[Texte du document]
......
Le rapport de la vérificatrice générale de novembre dernier nous apprend que le ministère des Affaires indiennes et du Nord canadien ne sait pas à qui sont octroyés les crédits affectés aux programmes d'enseignement postsecondaire qui sont destinés aux jeunes Autochtones. Qui plus est, les responsables ministériels transmettent des informations inexactes à la Chambre et au Secrétariat du Conseil du Trésor quant à ce qu'ils savent de l'utilisation de cet argent. Ils n'ont aucune idée de l'utilisation qu'on en fait.
Et maintenant, le NPD et les Libéraux nous présentent un projet de loi qui nous demande de dépenser davantage dans ce domaine, alors que nous ne savons même pas quelles sommes sont réellement versées aux jeunes. Nous n'en avons pas la moindre idée.
Si cela ne vous inquiète pas, je me demande bien ce qui peut vous inquiéter. Vraiment, comment pourrions-nous voter en faveur d'un projet de loi qui prend des engagements généraux de ce genre, alors qu'on n'a jamais donné suite aux préoccupations exprimées clairement et à maintes reprises par la vérificatrice générale à ce sujet? Comment pourrions-nous accepter d'affecter des sommes faramineuses à une poste budgétaire très général, comme les études postsecondaires pour les Autochtones, alors que selon des informations anecdotiques, il y a à présent encore moins de jeunes Autochtones canadiens qui bénéficient de ce financement accru?
......
[Données présentées]
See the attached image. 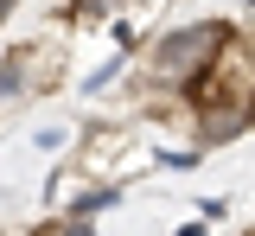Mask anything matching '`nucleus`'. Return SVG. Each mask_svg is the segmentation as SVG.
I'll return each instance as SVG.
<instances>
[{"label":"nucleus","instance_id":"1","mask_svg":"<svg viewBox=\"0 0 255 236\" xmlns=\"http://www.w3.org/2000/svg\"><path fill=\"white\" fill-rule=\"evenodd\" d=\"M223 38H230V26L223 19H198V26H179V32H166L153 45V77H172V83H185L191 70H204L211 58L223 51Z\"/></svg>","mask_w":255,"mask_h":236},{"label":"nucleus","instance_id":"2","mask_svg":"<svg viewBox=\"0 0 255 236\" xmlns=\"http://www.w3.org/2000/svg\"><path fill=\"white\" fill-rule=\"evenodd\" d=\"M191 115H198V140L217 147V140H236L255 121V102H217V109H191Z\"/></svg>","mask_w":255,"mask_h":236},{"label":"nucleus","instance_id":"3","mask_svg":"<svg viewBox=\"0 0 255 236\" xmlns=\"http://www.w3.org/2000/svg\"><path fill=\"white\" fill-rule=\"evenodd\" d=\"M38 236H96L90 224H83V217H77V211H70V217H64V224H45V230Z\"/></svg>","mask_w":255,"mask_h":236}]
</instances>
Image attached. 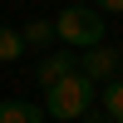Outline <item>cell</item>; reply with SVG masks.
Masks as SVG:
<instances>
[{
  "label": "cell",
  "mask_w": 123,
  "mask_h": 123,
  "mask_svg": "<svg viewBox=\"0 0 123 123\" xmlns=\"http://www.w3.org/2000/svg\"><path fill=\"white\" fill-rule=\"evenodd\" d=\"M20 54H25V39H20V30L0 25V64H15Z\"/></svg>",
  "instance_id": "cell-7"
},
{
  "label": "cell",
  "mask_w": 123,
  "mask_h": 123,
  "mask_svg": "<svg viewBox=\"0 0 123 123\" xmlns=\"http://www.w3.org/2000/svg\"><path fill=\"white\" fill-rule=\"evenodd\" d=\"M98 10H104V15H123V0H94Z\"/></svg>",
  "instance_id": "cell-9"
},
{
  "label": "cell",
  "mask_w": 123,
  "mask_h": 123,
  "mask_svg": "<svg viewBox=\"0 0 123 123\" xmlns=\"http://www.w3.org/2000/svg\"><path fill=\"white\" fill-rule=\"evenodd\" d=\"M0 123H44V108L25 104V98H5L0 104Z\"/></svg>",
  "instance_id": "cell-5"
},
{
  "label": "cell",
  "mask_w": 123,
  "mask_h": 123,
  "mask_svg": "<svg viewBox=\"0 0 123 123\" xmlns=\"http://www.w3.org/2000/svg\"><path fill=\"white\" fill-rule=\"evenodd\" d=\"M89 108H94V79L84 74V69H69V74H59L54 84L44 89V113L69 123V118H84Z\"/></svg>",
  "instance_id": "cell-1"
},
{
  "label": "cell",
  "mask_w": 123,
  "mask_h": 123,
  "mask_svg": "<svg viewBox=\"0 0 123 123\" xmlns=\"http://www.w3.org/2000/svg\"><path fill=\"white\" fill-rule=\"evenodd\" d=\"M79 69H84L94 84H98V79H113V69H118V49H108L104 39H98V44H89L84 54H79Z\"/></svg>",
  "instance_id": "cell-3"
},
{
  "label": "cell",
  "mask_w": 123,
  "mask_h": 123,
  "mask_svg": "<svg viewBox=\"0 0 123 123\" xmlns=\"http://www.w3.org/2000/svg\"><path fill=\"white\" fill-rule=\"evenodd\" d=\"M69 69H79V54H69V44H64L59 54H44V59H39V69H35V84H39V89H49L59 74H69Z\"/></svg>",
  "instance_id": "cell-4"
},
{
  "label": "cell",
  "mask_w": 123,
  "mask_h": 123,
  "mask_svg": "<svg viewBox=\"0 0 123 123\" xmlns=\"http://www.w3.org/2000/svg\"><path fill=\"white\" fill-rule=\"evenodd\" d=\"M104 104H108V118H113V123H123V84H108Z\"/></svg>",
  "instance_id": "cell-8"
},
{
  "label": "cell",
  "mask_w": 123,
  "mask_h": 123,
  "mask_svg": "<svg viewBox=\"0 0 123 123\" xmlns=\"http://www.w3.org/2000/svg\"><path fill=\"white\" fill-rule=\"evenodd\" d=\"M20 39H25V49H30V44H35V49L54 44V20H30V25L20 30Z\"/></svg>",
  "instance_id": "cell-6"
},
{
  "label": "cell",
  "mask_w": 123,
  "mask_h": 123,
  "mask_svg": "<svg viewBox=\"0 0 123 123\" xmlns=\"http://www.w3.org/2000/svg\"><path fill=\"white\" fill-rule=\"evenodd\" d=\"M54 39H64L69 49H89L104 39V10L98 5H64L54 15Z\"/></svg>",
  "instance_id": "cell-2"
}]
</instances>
......
[Liste des tâches]
a – Recopie le passage du texte du document qui commence aux mots « Le rapport de » et s'arrête après « qu'on en fait. », en remplaçant « Chambre » par « Assemblée ».
b – Pour chaque affirmation, dis si elle est conforme au texte du document en répondant oui ou non, et cite les mots exacts du texte qui le montrent.
(i) Le rapport de la vérificatrice générale date de novembre dernier.
(ii) Le projet de loi est présenté par le NPD et les Libéraux.
(iii) Davantage de jeunes Autochtones canadiens bénéficient maintenant du financement accru.
c – Réponds à ces questions d'après le texte du document.
(i) À qui les responsables ministériels transmettent-ils des informations inexactes ?
(ii) Que demande le projet de loi présenté par le NPD et les Libéraux ?
(iii) Sur quel genre d'informations s'appuie l'idée qu'encore moins de jeunes Autochtones bénéficient du financement ?

[Résultats par tâche]
a –
Le rapport de la vérificatrice générale de novembre dernier nous apprend que le ministère des Affaires indiennes et du Nord canadien ne sait pas à qui sont octroyés les crédits affectés aux programmes d'enseignement postsecondaire qui sont destinés aux jeunes Autochtones. Qui plus est, les responsables ministériels transmettent des informations inexactes à la Assemblée et au Secrétariat du Conseil du Trésor quant à ce qu'ils savent de l'utilisation de cet argent. Ils n'ont aucune idée de l'utilisation qu'on en fait.

b –
(i) Oui : « Le rapport de la vérificatrice générale de novembre dernier »
(ii) Oui : « le NPD et les Libéraux nous présentent un projet de loi »
(iii) Non : « il y a à présent encore moins de jeunes Autochtones canadiens qui bénéficient de ce financement accru »

c –
(i) À la Chambre et au Secrétariat du Conseil du Trésor.
(ii) De dépenser davantage dans ce domaine.
(iii) Sur des informations anecdotiques.